TO BE DONE: In the forum thread below about bots crawling a calendar, where does the poster say their CPG site is located?

Miscellaneous ⇒ Search Engines :: Archives ⇒ Bots browing my cpgnucalendar all the way to 2099 :: Archived ⇒ Community Forums ⇒ CPG Dragonfly™ CMS
Forum IndexSearch Engines

Archived ⇒ Bots browing my cpgnucalendar all the way to 2099


I have many bots that keep wasting my precious bandwidth by crawling all over my cpgnucalendar

my cpg site is in a subdomain

www.domain.com/subdomain/index.php

in the subdomain, i already prevent bots from going into the modules directory and yet, in the who where block, i keep seeing bots and crawlers in the cpgnucalender..


how to stop them?

some are msn and yahoo bots...
at times i do get google bots going there as well.

RECORDED DATA:
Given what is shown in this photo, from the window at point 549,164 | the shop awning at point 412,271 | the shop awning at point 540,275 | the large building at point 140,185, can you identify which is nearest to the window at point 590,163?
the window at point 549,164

TASK SOLUTION: In a subdomain, at www.domain.com/subdomain/index.php.